A recognized leader, Makiko serves as the Deputy Chair of the Asia Pacific Executive Committee of the Fund Finance Association. She is also a member of the Asia-Pacific Committee of Women in Fund Finance and served as a Co-Chair of the organization in 2018 through 2019. In 2017, she was a Fellow of the Leadership Council on Legal Diversity, an organization focused on building a more open and legal profession.

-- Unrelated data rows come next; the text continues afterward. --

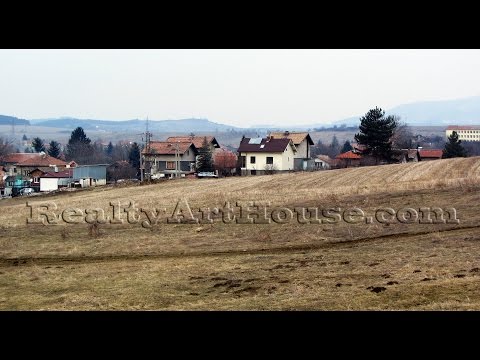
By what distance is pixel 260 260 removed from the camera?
11.8m

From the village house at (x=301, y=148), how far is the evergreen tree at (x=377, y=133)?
603cm

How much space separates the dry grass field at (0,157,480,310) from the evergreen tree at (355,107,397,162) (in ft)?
46.9

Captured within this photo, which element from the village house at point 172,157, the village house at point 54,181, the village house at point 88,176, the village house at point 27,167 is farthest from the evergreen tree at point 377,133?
the village house at point 27,167

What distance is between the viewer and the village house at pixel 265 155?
1478 inches

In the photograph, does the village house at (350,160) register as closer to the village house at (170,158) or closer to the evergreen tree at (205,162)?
the evergreen tree at (205,162)

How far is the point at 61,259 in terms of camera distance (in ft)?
42.0

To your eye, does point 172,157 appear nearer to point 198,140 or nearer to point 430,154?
point 198,140

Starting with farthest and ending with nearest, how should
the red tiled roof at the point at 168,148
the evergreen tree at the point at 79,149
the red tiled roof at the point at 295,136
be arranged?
the evergreen tree at the point at 79,149, the red tiled roof at the point at 168,148, the red tiled roof at the point at 295,136

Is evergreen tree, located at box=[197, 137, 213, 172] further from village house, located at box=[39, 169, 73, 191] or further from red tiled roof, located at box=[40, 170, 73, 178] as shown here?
red tiled roof, located at box=[40, 170, 73, 178]

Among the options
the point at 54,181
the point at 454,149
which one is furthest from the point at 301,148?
the point at 54,181

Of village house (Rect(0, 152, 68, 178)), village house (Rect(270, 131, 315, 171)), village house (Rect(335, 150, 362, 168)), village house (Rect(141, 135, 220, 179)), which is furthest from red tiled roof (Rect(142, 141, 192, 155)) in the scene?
village house (Rect(335, 150, 362, 168))

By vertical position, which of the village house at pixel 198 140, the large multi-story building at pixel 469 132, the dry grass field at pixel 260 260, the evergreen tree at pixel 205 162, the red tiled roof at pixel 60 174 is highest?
the large multi-story building at pixel 469 132
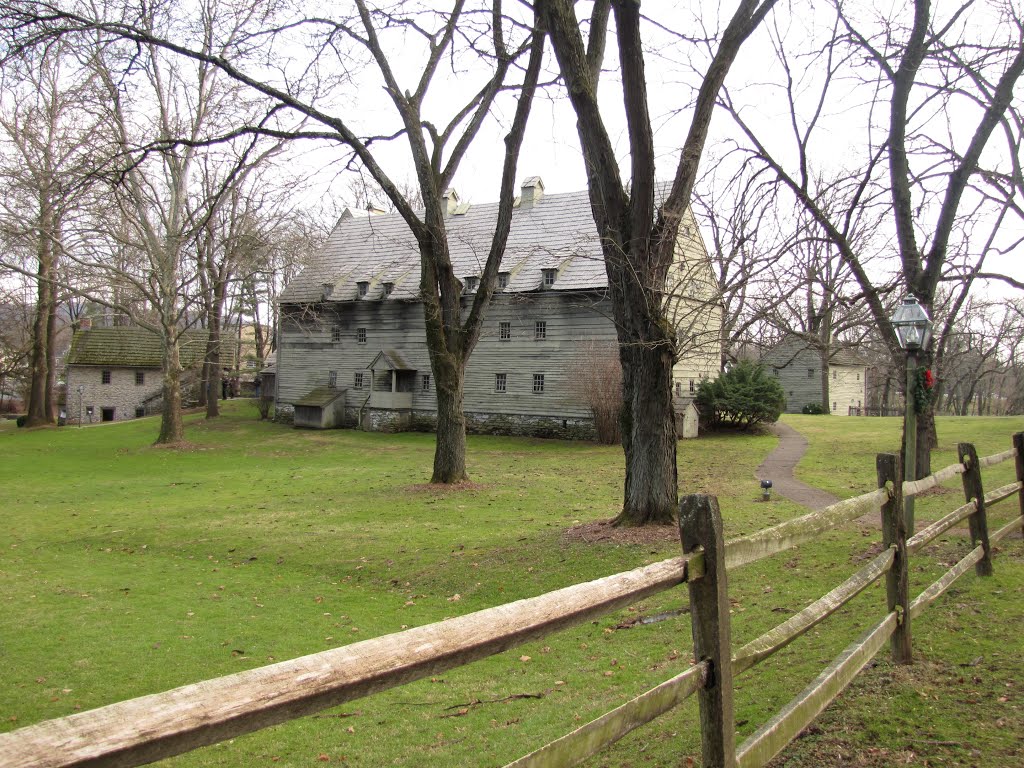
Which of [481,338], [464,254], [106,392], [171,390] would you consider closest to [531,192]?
[464,254]

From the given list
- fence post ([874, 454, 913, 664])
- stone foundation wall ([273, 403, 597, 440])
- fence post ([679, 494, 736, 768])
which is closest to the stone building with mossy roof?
stone foundation wall ([273, 403, 597, 440])

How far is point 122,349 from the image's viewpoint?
167 feet

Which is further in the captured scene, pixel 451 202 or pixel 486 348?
pixel 451 202

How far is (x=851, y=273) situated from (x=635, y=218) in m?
4.22

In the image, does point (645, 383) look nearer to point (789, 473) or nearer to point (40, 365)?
point (789, 473)

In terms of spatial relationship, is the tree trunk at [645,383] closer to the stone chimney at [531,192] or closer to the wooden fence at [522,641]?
the wooden fence at [522,641]

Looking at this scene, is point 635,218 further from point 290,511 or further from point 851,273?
point 290,511

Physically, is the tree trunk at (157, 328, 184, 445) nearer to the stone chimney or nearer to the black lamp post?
the stone chimney

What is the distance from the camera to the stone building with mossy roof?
49.8m

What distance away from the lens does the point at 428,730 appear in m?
5.88

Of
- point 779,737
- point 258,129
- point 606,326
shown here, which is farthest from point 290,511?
point 606,326

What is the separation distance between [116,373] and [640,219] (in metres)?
47.9

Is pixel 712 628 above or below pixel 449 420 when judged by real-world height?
below

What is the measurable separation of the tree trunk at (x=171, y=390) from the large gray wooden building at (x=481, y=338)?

Throughout her career, Makiko has been a speaker on topics related to the banking and credit sector, including most recently at the Fund Finance Association’s Asia-Pacific Fund Finance Market Update in June 2022.

Makiko joined Simpson Thacher after graduating from Georgetown University School of Law in 2007, where she received her J.D., cum laude. She received her B.A. from Yale University in 2001. Originally from Japan, Makiko grew up in Europe and was educated in the United States, and is fluent in Japanese. She is admitted to practice in New York and as a solicitor in Hong Kong, and is a CFA Charterholder.